- **作業内容**
海外拠点管理についての引用文にある「海外拠点管理では、地理的な距離のみならず、言語・文化の違いから多くの課題に直面します。」という一文を英語に訳してください。

- **引用文**
───
海外拠点管理では、地理的な距離のみならず、言語・文化の違いから多くの課題に直面します。
これから海外進出をお考えの方は、拠点管理で生じる課題が気になるのではないでしょうか。
本記事では、海外拠点管理で生じる課題とその原因を解説します。
後半では、海外拠点管理のポイントも紹介していますので、ぜひ最後までご覧ください。
海外拠点管理で生じる4つの課題
多くの企業がつまずく海外拠点管理の課題は、以下の4つがあげられます。
- 本社が海外拠点の現状を把握できない
- 本社からの指示が通らず現地任せになる
- 本社と海外拠点の連携に多くの時間・手間がかかる
- 拠点ごとにシステムが異なり業務効率が悪い
それぞれ順に紹介します。
課題1.海外拠点の現状を把握しづらい
もっとも発生しやすい課題は、本社が海外拠点の現状を把握できないことです。
───
- **提供データ**
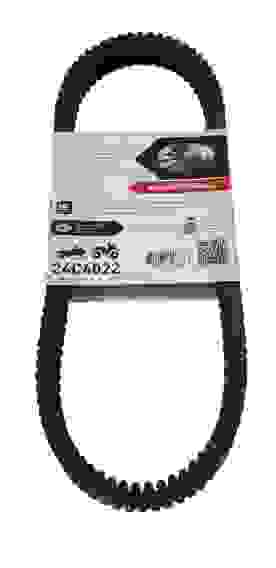 Ремень вариатора усиленный для квадроциклов Polaris RZR/RANGER 800 2009\+, 24C4022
───
- **解答**
Managing overseas locations involves many challenges that arise not only from geographical distance but also from differences in language and culture.